**OBJECTIVE**
Lay out everything from the line containing "How far from the camera can" down to the end of the material as a Markdown table with the columns "Row" and "Line", omitting blank lines.

____ SUPPLIED ENTRIES

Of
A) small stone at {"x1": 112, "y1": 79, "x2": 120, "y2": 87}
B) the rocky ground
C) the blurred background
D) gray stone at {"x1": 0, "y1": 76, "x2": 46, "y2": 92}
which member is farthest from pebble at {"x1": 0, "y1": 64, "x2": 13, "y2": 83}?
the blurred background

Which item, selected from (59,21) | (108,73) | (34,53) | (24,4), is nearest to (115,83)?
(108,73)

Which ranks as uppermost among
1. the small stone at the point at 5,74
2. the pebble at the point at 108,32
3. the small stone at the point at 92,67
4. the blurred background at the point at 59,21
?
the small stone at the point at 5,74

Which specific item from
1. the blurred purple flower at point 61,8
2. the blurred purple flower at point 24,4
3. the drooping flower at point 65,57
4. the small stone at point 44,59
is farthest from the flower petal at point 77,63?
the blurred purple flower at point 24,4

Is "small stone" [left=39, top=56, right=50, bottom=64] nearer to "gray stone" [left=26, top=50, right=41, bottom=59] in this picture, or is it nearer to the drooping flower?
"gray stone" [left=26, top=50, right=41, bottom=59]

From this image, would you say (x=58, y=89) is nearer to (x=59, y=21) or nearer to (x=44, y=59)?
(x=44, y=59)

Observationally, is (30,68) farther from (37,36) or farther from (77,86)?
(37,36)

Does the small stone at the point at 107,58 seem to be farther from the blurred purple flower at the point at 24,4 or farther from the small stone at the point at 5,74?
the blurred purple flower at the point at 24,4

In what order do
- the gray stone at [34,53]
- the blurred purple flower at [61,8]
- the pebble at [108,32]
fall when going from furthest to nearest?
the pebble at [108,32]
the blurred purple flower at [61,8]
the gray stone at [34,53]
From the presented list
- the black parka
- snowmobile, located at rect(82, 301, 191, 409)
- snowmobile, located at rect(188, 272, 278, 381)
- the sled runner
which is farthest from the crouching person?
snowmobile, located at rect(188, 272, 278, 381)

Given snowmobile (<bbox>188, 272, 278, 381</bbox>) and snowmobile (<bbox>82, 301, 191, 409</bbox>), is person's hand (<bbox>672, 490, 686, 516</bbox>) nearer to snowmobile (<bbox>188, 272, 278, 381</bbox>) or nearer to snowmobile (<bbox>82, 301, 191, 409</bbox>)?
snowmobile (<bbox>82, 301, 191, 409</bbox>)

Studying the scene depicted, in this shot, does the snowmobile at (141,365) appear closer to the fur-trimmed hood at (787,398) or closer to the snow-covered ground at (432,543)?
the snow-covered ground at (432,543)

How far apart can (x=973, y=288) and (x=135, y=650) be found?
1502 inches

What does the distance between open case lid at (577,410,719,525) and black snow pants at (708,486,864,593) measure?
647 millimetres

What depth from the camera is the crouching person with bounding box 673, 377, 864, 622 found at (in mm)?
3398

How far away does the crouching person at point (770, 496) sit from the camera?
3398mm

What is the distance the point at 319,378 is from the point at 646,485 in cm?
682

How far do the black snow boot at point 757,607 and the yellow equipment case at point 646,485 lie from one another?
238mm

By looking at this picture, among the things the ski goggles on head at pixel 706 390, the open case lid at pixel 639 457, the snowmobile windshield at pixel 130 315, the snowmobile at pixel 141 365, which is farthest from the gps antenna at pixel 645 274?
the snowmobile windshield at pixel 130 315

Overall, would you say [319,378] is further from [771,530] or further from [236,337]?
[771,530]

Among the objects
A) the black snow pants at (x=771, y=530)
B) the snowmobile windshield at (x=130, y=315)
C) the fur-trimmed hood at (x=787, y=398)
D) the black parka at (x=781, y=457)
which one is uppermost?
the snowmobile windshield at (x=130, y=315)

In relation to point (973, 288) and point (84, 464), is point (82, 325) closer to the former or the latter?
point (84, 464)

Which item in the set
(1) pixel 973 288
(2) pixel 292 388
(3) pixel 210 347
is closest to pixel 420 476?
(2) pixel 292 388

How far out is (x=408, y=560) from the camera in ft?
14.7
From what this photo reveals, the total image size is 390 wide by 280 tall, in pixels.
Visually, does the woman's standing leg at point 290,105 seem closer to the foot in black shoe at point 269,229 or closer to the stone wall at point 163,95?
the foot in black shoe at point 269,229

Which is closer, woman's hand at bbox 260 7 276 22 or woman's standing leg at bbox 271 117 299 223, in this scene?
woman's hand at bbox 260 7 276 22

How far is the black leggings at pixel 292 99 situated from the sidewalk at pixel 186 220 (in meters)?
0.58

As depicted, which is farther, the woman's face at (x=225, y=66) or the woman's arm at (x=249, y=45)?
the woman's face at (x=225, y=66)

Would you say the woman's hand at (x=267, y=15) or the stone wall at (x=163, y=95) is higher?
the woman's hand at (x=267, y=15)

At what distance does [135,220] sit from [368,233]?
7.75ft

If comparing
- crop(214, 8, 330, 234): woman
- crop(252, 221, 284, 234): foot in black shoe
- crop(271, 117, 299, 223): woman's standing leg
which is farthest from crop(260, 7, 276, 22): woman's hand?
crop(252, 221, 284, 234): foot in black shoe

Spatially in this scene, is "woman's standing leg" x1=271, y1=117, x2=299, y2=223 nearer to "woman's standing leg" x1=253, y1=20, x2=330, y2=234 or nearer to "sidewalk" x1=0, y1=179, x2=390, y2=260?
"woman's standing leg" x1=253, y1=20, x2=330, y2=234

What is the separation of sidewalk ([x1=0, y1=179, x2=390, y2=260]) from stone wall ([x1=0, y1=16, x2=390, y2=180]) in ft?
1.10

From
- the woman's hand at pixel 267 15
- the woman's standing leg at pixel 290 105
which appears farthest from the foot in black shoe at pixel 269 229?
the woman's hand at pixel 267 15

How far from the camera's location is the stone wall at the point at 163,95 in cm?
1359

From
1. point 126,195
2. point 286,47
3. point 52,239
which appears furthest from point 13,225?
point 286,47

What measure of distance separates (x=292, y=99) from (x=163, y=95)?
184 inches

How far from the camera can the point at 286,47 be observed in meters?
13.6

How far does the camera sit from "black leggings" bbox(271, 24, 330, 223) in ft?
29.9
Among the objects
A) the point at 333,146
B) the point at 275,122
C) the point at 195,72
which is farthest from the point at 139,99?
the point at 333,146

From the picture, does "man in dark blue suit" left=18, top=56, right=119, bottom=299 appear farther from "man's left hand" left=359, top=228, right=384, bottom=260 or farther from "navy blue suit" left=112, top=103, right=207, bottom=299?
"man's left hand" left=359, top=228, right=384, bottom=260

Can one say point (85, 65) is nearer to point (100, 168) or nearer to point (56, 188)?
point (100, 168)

________

**ANSWER FOR THIS EXERCISE**
| Row | Line |
|---|---|
| 1 | How far from the camera can the point at 286,47 be observed in meters? |
| 2 | 13.6 |
| 3 | How far does the camera sit from "black leggings" bbox(271, 24, 330, 223) in ft? |
| 4 | 29.9 |
| 5 | Among the objects |
| 6 | A) the point at 333,146 |
| 7 | B) the point at 275,122 |
| 8 | C) the point at 195,72 |
| 9 | which is farthest from the point at 139,99? |
| 10 | the point at 333,146 |
| 11 | From the picture, does "man in dark blue suit" left=18, top=56, right=119, bottom=299 appear farther from "man's left hand" left=359, top=228, right=384, bottom=260 or farther from "navy blue suit" left=112, top=103, right=207, bottom=299? |
| 12 | "man's left hand" left=359, top=228, right=384, bottom=260 |
| 13 | Can one say point (85, 65) is nearer to point (100, 168) or nearer to point (56, 188)? |
| 14 | point (100, 168) |